139    Consequently, the claims for compensation for material and non-material damage must be rejected.

IV.    Costs

140    Under Article 134(3) of the Rules of Procedure, the parties are to bear their own costs where each party succeeds on some and fails on other heads. However, if it appears justified in the circumstances of the case, the General Court may order that one party, in addition to bearing its own costs, pay a proportion of the costs of the other party.

141    In the present case, the claims for annulment are upheld as regards the decisions suspending the expatriation allowance. By contrast, the claims for annulment have been rejected in so far as concerned the decisions authorising part-time work and the decisions to recover overpayments, and in so far as those claims was directed against the decision rejecting PQ’s request to work full time contained in the decision rejecting her complaint. The claims for damages have also been rejected.

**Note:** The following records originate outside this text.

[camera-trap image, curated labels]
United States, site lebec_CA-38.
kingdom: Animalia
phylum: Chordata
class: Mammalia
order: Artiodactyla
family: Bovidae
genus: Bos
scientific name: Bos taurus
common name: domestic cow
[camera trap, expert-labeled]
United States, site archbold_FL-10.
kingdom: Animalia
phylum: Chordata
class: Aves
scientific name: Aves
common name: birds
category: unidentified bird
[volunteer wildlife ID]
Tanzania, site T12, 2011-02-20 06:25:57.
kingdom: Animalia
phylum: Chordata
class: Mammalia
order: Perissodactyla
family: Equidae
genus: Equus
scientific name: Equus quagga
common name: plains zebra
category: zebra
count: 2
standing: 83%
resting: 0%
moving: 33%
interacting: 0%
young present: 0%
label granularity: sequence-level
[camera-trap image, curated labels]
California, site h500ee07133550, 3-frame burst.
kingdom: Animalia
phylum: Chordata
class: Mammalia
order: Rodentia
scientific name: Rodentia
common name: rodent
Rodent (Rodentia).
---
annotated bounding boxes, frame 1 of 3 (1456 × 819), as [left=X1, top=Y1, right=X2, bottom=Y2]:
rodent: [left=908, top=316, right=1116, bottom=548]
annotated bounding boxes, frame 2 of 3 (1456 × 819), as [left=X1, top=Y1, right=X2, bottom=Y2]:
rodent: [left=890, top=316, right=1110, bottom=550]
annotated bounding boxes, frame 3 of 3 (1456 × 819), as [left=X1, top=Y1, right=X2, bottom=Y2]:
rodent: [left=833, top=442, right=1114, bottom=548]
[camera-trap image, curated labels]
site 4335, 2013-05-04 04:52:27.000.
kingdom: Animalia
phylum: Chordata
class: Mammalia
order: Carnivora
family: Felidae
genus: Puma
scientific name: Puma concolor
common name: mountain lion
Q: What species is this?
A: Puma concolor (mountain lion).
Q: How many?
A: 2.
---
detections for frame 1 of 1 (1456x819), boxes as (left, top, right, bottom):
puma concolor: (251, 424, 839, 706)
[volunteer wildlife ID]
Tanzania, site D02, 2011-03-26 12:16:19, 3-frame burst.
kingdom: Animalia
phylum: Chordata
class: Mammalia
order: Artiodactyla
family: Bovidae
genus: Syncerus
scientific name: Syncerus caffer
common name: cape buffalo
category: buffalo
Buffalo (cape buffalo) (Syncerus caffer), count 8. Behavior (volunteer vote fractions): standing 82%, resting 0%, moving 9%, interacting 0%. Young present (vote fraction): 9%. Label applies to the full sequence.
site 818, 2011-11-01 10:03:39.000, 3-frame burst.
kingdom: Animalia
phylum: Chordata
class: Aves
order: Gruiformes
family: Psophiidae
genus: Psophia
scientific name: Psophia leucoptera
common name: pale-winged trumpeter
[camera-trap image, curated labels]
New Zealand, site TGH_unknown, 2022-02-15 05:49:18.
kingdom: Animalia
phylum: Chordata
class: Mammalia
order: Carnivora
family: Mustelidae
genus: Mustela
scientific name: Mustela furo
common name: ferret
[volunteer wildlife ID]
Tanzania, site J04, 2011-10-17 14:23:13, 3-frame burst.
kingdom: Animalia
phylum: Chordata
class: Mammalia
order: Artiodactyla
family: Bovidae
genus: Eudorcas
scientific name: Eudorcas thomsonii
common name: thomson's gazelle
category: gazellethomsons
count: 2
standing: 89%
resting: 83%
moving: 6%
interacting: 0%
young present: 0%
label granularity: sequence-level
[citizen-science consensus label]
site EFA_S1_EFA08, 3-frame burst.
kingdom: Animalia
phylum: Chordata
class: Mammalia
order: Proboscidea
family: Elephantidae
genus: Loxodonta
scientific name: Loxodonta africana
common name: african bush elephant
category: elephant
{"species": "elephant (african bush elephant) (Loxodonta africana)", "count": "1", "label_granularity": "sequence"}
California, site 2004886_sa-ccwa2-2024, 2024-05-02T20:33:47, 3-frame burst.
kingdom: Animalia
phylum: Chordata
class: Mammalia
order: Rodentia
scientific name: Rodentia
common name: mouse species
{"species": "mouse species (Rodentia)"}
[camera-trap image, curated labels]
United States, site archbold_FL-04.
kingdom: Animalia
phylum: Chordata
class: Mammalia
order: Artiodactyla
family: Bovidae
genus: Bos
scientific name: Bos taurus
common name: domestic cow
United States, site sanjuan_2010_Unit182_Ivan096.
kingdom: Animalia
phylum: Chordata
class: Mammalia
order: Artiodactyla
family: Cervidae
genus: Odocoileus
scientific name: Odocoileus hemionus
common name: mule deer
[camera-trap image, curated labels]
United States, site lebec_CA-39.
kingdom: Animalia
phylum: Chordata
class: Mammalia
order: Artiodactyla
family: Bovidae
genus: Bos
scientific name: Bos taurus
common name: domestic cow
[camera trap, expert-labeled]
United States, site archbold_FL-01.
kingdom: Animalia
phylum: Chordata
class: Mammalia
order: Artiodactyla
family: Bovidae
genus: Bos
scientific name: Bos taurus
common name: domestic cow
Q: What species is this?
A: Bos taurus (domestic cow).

142    In the circumstances of the present case, the applicants must be ordered to bear half of their own costs. The Parliament, in addition to bearing its own costs, must pay half of the applicants’ costs.

On those grounds,

THE GENERAL COURT (Seventh Chamber, Extended Composition)

hereby:

1.      Annuls the decision of the European Parliament of 19 May 2020 suspending PP’s expatriation allowance;

2.      Annuls the decision of the Parliament of 7 April 2020 suspending PR’s expatriation allowance;

3.      Annuls the decision of the Parliament of 15 April 2020 suspending PQ’s expatriation allowance;

4.      Annuls the decision of the Parliament of 15 April 2020 suspending PS’s expatriation allowance;

5.      Annuls the decision of the Parliament of 16 April 2020 suspending PT’s expatriation allowance;

6.      Dismisses the remainder of the action;

7.      Orders PP, PS, PR, PQ and PT to bear half of their own costs;

8.      Orders the Parliament, in addition to bearing its own costs, to pay half of the costs of PP, PS, PR, PQ and PT.

da Silva Passos

Valančius

Reine

Truchot

 

      Sampol Pucurull

Delivered in open court in Luxembourg on 19 April 2023.